I find this statement confusing. In particular, I can’t interpret how many Engage Grants have been funded but President Fortier has written that:
“Nearly a thousand Canadian companies have benefited from the Engage experience to date.”
The statement also does not accurately reveal how many Engage Grants eventually became CRD projects. From a program level perspective, and not just anecdotally, what was achieved?
Despite announcements to the contrary by NSERC and Minister of State for Science and Technology Gary Goodyear, the evidence shows that NSERC and the National Research Council (NRC, now described as a “business concierge”) are transfering funds away from “blue sky” basic research programs to Canadian businesses through programs like Engage.
Recent Inadequate Consultations
Major changes in NSERC funding have often involved the research community through a long range plan (LRP) consultation. Long range plans for subatomic physics and astronomy were recently completed; mathematics/statistics is close to completion. The LRP consultation process activates a nationwide discussion by a community of researchers, contributes scientific input to the federal research investment strategy, and, in some cases, identifies opportunities for cost savings. The broad consultation of the LRP process respectfully empowers researchers to contribute to the policy discussions affecting them and, ultimately, all of Canada.

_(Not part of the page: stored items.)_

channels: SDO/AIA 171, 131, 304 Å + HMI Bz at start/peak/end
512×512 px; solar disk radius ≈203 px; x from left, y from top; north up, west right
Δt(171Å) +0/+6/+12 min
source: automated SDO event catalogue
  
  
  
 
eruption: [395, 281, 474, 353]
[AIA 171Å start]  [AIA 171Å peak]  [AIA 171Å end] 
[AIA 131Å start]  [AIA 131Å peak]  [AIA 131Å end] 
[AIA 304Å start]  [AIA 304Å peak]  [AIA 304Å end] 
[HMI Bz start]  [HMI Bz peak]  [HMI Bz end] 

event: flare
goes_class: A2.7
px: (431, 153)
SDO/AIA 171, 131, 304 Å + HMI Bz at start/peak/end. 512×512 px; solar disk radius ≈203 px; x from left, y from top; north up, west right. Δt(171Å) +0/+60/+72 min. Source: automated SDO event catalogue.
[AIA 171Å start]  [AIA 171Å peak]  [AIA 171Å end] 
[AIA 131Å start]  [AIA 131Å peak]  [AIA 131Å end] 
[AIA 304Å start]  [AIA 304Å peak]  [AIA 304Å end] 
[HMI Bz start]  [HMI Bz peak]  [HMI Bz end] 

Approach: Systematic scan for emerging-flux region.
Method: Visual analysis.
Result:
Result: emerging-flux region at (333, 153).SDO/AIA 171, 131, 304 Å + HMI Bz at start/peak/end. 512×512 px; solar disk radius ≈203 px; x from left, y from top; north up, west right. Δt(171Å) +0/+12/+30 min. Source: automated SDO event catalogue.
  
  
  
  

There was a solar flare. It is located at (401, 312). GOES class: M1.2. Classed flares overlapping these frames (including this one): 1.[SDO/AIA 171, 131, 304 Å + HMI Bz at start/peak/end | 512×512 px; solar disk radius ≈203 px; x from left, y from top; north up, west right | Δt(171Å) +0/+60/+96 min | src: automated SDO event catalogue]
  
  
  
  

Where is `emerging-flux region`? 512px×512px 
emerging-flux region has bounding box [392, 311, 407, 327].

In contrast, there was no broad consultation in advance of the recent decisions to eliminate the Major Resource Support (MRS) and Research Tools and Instruments (RTI) programs. Shortly after University of Ottawa chemistry professor David Bryce wrote a public letter, and other public messages appeared, Minister Goodyear announced that these actions would only be a moratorium for one year as the government “seeks counsel” from the scientific community. Minister Goodyear’s remarks were reassuring but the terms of the RTI consultation have turned out to be much more narrow in scope. Instead of seeking input from the Canadian scientific community on how best to consolidate the “plethora of programs” and to “simplify the application process,” the consultation asks scientists and engineers to choose between Option 1 (rock) and Option 2 (hard place).
Canada is a spectacular place for scientific and engineering studies. Canada had a research investment strategy that was once the “envy of the world.” Rapid policy changes with inadequate participation by the research community in the decision process threaten Canada’s long-term prosperity.